Apesar de ter feito papéis notáveis e marcantes em filmes de David Lynch (Coração Selvagem), Wim Wenders (Paris-Texas) ou Ridley Scott (Allien), raramente ganhou tal protagonismo. Em Lucky, Stanton faz o papel de uma vida. Um ator de 90 anos a interpretar uma personagem de 90 anos. Um filme passado numa remota cidade da América. Encontramos um homem carismático, que vive sozinho mas não se sente só, ateu convicto, fumador inveterado, que insiste em não morrer. Faz ginástica para o corpo e ginástica para a mente. Segue as suas rotinas: o café, a mercearia, os programas de televisão, o bar. Levanta problemas existenciais, enfrenta a morte como quem olha para o vazio e ri-se-lhe na cara. Descobre que realismo é uma coisa: a capacidade de aceitarmos as coisas como elas são. E ele aceita-as. Uma atuação deslumbrante, em que se homenageia a si próprio. Fazemos-lhe uma vénia.

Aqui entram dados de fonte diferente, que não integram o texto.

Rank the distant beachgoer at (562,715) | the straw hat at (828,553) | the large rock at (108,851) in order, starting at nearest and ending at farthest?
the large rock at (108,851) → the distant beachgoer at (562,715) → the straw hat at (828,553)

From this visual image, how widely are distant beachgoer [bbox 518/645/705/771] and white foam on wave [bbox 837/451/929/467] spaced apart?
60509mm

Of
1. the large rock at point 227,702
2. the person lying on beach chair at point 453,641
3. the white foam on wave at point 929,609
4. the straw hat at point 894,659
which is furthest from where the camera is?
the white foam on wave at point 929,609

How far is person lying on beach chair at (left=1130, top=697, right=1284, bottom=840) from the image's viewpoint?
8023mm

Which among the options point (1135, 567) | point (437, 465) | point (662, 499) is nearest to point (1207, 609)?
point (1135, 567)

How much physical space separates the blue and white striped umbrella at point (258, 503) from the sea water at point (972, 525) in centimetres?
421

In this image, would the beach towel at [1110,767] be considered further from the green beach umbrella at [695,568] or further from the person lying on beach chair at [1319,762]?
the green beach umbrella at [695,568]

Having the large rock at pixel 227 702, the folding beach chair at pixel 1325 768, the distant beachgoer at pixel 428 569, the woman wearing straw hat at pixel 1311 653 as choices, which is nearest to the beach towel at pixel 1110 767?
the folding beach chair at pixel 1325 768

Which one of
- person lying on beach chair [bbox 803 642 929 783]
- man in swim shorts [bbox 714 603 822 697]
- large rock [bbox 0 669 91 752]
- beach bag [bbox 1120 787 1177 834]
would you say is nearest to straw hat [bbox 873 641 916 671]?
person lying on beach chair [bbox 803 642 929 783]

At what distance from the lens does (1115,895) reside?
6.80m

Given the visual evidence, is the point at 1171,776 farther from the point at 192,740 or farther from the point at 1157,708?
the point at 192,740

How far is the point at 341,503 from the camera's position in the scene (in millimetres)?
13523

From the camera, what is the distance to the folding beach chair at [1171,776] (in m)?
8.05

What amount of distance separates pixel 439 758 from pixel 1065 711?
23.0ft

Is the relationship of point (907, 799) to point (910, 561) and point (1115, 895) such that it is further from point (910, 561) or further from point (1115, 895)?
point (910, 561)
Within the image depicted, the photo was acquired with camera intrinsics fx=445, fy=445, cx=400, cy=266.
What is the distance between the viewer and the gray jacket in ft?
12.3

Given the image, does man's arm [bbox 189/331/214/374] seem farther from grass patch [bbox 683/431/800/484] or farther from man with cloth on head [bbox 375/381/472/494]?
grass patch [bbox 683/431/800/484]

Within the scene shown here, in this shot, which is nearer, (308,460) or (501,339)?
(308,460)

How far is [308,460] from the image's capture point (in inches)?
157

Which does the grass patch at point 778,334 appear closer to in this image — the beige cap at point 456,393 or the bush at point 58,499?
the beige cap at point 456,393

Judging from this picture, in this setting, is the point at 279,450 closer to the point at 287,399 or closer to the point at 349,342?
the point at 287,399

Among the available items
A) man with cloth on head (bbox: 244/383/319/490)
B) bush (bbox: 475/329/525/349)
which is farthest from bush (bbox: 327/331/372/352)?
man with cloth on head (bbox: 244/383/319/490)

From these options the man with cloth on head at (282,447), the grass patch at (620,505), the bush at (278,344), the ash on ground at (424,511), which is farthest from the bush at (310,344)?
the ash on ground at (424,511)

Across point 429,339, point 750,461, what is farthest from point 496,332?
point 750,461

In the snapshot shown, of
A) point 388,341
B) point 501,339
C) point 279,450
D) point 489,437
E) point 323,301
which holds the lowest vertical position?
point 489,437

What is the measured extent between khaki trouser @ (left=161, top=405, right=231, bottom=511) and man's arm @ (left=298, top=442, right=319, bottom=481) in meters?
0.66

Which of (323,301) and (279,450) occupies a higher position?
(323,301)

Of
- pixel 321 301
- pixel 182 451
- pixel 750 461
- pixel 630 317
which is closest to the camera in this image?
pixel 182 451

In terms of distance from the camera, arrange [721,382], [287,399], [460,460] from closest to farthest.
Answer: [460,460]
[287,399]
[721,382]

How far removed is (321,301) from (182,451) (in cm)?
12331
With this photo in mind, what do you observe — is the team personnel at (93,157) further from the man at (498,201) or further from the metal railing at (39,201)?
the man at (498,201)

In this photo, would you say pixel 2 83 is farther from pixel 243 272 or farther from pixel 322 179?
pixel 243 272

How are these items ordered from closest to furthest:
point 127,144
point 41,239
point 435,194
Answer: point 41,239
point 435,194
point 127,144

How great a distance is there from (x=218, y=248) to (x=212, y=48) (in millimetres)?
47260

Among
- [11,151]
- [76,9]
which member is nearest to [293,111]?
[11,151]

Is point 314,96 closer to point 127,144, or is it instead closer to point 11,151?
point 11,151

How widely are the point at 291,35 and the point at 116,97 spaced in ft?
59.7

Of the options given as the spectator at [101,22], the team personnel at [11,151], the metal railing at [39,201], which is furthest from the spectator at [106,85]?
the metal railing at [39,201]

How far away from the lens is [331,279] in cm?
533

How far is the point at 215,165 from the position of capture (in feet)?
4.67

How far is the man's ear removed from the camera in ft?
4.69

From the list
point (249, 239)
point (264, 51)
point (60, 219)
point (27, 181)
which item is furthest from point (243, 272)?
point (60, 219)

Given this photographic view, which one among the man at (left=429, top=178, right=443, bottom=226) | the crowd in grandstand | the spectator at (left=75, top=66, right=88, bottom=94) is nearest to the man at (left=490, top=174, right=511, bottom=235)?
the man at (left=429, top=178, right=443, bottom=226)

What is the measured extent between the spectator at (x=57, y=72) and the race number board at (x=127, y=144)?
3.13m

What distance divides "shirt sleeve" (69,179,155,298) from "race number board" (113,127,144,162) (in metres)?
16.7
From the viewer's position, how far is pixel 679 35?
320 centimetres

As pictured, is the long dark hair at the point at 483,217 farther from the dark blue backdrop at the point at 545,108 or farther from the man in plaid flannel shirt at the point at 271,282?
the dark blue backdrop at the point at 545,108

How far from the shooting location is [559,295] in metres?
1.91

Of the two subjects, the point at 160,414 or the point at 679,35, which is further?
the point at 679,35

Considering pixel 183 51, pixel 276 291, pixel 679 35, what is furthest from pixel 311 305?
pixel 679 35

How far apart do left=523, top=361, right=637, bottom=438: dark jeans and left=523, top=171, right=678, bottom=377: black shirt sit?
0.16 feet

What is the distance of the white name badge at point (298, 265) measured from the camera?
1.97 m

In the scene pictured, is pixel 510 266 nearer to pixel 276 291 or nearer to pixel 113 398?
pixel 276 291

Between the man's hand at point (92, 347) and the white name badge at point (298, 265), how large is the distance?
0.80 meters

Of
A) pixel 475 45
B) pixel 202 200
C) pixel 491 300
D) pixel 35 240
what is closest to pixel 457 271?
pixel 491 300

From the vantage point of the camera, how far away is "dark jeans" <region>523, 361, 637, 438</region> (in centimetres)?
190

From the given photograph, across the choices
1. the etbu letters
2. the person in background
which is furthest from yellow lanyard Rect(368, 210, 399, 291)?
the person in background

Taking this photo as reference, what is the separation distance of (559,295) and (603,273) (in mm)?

Ironicamente, o derradeiro filme de Harry Dean Stanton é o primeiro realizado pelo ator John Coat Lynch. Algo tão irónico como a vida. Apesar de ser um filme com características peculiares, encontra-se aqui o sóbrio talento de um realizador estreante mas com vasta experiência no cinema. Descobrem-se pontos em comum com David Lynch, não só porque o próprio faz um pequeno papel mas porque há um encontro de referências, situado algures entre Straight Story e Blue Velvet.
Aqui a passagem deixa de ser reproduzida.